– Président de la République
– Président du Sénat
– Président de l’Assemblée Nationale
Le 28 novembre 2010 s’est tenue en Côte d’Ivoire le second tour de l’élection présidentielle, la compétition opposant Laurent Gbagbo Koudou, candidat de l’alliance politique LMP, à Alassane Dramane Ouattara, représentant l’alliance RHDP.
La double proclamation des résultats, d’abord le 2 décembre 2010 par la Commission Electorale Indépendante en faveur d’Alassane Ouattara, et ensuite celle du 3 décembre 2010 par le Conseil Constitutionnel, donnant Laurent Gbagbo vainqueur, a plongé la Côte d’Ivoire dans une grave crise sociale et politique, qui s’est muée en véritable guerre civile, chacun des deux candidats appelant le peuple et ses partisans à défendre sa victoire.
Ce n’est que le 11 Avril 2011, que fut mis fin à cette guerre des tranchées, mais à quel prix ! Après quatre longs mois d’intercessions et médiations où s’investirent toutes les Institutions Africaines les Nations Unies, l’Union Européenne et toutes les grandes puissances.
Période où alternèrent espoir, déceptions et désespoirs sur fonds d’engagements militaires et d’atrocités infligées aux populations civiles.
Pour la quasi-totalité des populations Ivoiriennes, à l’époque, seules importaient la cessation des hostilités et la fin des privations et des exactions.
Et, s’il ne leur est pas aisé de marquer leur reconnaissance à la grande hydre onusienne aux 154 visages, les populations Ivoiriennes retinrent qu’au final, c’est la ferme implication de l’armée Française, par les airs, les eaux, puis au sol jusqu’à la résidence bunkerisée de Laurent Gbagbo qui fit la décision.
Leur expliquer que l’armée Française agissait sous mandat de l’ONU est un exercice tout aussi byzantin que stérile.
De cet épisode naquit et s’installa dans la conscience collective des Ivoiriens une sorte d’association, entre le pouvoir d’Alassane Ouattara et les autorités de la République Française.
Cette espèce de tutorat s’installa d’autant plus aisément dans les esprits que les rapports personnels, entretenus de longue date, entre les deux Présidents (Ouattara et Sarkozy), ont toujours été associés à l’image publique de Ouattara ; ses communicateurs ont régulièrement puisé dans ce filon.
Et, aujourd’hui encore, est restée vivace dans l’esprit de tous en Côte d’Ivoire, la belle envolée du Premier Ministre Français, François Fillon, qui, le 14 juillet 2011, à LA résidence de France à Abidjan, déclarait au monde entier que : ‘’ la France est le partenaire de référence de la Côte d’Ivoire’’.
La vie reprit son cours en Côte d’Ivoire.
Ainsi, alors que les Ivoiriens reprenaient une vie normale où importaient reconstruction, désarmement, réconciliation et harmonie sociale, voilà que, comme un coup de tonnerre, éclata la nouvelle du transfèrement de Laurent Gbagbo à la Cour pénale internationale (CPI) à la Haye, le 29 novembre 2011. .
Ce transfèrement, qui surprit tout le monde en Côte d’Ivoire, fut unanimement désapprouvé en Afrique Noire.
A commencer par les Chefs d’Etat qui furent nombreux à le faire savoir.
= = =
*QUESTIONS DE COMPRÉHENSION:*
**a)** D'après le texte sur la crise ivoirienne, à quelle date Laurent Gbagbo fut-il transféré à la Cour pénale internationale ?
**b)** Recopiez le passage du texte sur la crise ivoirienne qui commence par "La double proclamation" et se poursuit jusqu'à "les grandes puissances.", en substituant "CEI" à "Commission Electorale Indépendante".
Les données n'interviennent en rien dans ce travail.

*DONNÉES RÉPERTORIÉES:*
= = =
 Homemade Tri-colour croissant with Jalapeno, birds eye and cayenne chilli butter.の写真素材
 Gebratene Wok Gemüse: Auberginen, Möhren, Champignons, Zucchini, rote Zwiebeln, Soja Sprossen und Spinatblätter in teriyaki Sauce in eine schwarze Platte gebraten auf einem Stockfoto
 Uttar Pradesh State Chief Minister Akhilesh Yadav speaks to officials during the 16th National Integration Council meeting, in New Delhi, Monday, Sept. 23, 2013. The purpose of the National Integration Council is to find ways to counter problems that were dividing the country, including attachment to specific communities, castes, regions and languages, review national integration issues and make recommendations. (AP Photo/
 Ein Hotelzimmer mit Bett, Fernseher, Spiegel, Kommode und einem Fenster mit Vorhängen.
= = =
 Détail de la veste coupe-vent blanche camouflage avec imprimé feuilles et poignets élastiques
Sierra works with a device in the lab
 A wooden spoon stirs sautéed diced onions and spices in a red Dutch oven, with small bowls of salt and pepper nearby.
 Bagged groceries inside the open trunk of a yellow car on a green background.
= = =
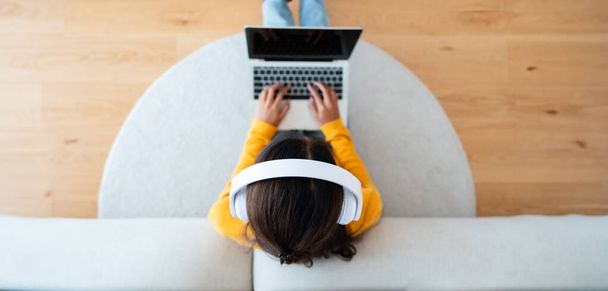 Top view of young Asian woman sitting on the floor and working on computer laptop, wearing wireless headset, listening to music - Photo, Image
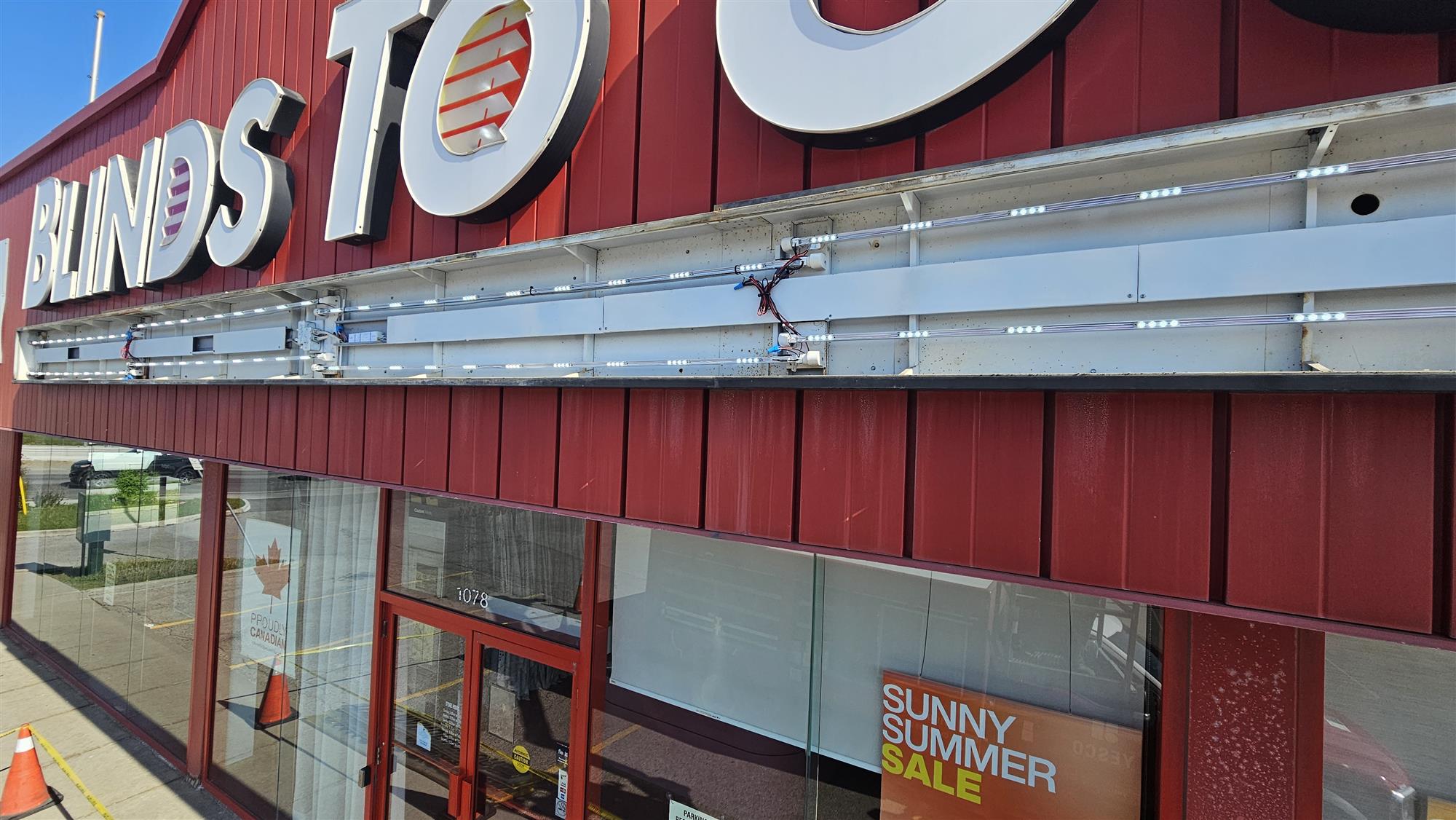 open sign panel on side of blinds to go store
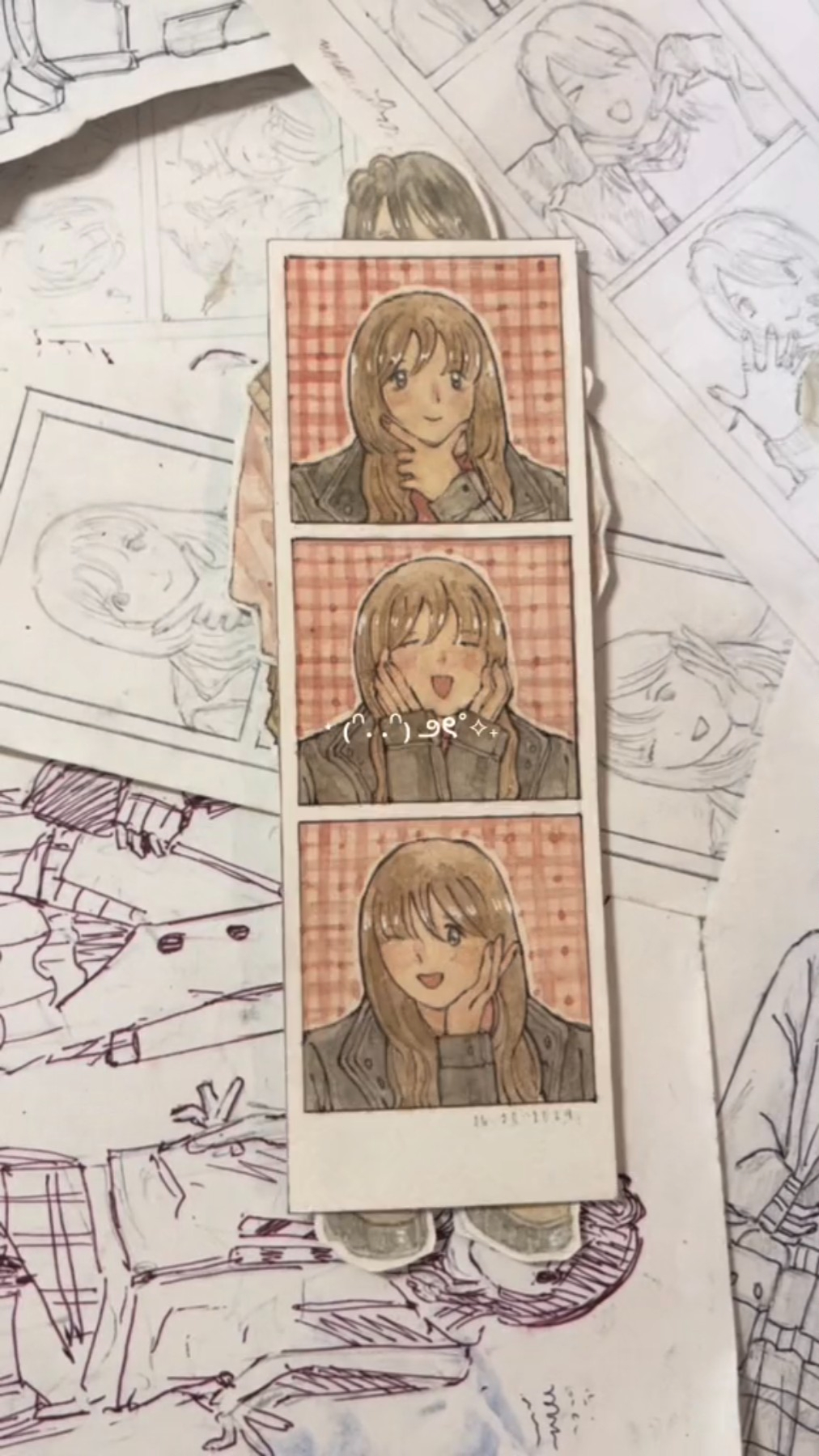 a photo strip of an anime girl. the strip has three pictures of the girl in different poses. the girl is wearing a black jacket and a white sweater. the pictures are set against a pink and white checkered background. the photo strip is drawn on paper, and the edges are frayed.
= = =
*RÉPONSES:*
**a)** Le 29 novembre 2011.

**b)**
La double proclamation des résultats, d’abord le 2 décembre 2010 par la CEI en faveur d’Alassane Ouattara, et ensuite celle du 3 décembre 2010 par le Conseil Constitutionnel, donnant Laurent Gbagbo vainqueur, a plongé la Côte d’Ivoire dans une grave crise sociale et politique, qui s’est muée en véritable guerre civile, chacun des deux candidats appelant le peuple et ses partisans à défendre sa victoire.
Ce n’est que le 11 Avril 2011, que fut mis fin à cette guerre des tranchées, mais à quel prix ! Après quatre longs mois d’intercessions et médiations où s’investirent toutes les Institutions Africaines les Nations Unies, l’Union Européenne et toutes les grandes puissances.